Jakarta, hariandialog.co.id.- Polres Metro Jakarta Timur menangkap
10 orang terkait kasus kematian Rahmad Vaisandri (29), Supir Bus Al
Hijrah asal Agam, Sumatera Barat. Para pelaku semuanya sudah ditahan.
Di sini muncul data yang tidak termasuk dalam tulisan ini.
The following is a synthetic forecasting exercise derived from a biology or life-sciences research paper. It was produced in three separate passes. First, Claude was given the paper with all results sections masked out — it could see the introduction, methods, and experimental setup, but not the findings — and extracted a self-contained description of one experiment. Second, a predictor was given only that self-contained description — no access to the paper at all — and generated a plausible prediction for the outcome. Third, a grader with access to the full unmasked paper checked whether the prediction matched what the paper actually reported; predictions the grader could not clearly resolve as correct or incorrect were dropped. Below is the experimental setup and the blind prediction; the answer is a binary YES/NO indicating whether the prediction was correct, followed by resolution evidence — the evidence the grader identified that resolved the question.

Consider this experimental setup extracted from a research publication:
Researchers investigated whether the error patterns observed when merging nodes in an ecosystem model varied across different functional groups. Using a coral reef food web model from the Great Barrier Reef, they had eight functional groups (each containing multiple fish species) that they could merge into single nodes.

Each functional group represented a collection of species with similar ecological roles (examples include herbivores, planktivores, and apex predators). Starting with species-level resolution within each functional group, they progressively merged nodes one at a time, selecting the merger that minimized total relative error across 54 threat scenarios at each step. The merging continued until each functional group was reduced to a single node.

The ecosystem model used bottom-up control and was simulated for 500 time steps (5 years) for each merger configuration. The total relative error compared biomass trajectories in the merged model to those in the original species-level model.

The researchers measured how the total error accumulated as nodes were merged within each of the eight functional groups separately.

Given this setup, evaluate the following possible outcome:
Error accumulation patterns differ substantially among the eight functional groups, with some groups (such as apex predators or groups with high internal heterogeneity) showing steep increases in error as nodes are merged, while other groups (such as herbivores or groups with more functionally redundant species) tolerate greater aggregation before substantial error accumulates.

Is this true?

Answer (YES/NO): NO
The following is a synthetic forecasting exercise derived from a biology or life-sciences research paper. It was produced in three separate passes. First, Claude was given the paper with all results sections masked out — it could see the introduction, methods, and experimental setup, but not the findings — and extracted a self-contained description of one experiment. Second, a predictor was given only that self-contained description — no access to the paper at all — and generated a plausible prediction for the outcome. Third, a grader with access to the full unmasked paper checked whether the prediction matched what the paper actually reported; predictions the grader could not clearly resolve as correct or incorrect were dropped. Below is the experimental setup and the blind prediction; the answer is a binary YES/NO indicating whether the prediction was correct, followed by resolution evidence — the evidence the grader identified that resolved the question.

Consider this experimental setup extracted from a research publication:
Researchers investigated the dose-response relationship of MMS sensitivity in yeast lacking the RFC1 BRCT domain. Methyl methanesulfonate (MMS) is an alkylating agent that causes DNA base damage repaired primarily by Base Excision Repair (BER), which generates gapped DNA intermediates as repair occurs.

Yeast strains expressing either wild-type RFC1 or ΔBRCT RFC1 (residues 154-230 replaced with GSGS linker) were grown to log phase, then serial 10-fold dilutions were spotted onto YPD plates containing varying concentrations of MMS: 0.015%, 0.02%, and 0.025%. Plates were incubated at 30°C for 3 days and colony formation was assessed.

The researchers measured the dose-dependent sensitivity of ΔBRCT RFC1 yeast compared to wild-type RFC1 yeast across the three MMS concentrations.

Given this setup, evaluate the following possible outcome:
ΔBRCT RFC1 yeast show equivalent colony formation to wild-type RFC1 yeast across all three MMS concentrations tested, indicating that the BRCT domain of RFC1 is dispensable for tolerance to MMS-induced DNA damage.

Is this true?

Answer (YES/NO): NO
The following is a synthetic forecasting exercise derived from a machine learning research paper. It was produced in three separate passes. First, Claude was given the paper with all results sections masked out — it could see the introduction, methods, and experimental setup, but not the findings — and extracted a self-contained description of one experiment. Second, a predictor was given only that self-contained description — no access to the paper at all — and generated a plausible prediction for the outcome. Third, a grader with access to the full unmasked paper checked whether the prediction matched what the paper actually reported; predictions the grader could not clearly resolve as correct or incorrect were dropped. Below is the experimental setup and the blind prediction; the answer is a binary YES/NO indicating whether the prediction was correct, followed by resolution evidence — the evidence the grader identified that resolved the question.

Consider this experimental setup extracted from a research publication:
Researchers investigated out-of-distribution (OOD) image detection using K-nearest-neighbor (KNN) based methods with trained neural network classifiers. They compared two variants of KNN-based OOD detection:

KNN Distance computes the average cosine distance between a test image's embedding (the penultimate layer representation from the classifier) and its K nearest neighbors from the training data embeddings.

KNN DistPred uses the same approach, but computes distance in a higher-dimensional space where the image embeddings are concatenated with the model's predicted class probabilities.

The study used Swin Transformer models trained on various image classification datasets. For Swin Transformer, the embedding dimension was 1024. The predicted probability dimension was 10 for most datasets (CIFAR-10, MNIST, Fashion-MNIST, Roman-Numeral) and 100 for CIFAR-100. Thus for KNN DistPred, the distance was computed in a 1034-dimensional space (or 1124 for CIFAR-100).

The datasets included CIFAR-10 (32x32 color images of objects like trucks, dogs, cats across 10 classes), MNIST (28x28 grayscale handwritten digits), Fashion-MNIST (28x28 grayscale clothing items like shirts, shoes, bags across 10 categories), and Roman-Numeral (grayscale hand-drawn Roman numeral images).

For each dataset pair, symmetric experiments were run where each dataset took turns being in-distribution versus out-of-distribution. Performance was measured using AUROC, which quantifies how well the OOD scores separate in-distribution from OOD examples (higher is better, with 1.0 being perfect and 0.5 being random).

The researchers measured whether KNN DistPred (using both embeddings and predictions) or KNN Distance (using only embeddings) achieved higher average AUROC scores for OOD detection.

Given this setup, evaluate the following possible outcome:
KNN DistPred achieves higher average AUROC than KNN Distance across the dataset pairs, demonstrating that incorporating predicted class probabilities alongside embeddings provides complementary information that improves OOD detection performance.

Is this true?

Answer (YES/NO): NO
Menurut Kapolres Metro Jakarta Timur Kombes Nicolas
Ary Lilipaly mengatakan, dari 10 tersangka itu, 9 orang merupakan
warga sipil dan satu orang oknum polisi Bripka O dari kesatuan Brimob
Mabes Polri.
Adapun para tersangka yakni H, AAB, S, MM, WA, Y, IS, PA,
SF, dan Bripka O. Para tersangka ditangkap pada waktu yang berlainan
dalam rentang Januari 2025 dan saat ini telah ditahan.
Nicolas mengatakan para pelaku dikenai pasal pengeroyokan
dan penganiayaan berat. “Adapun pasal yang kami kenakan dalam
peristiwa ini adalah pasal pengeroyokan dan atau pasal penganiayaan
berat, yaitu Pasal 170 KUHP dan/atau Pasal 351 ayat 3 Undang-Undang
Nomor 1 Tahun 1946 yaitu tentang hukum pidana,” jelasnya, tulis dtc.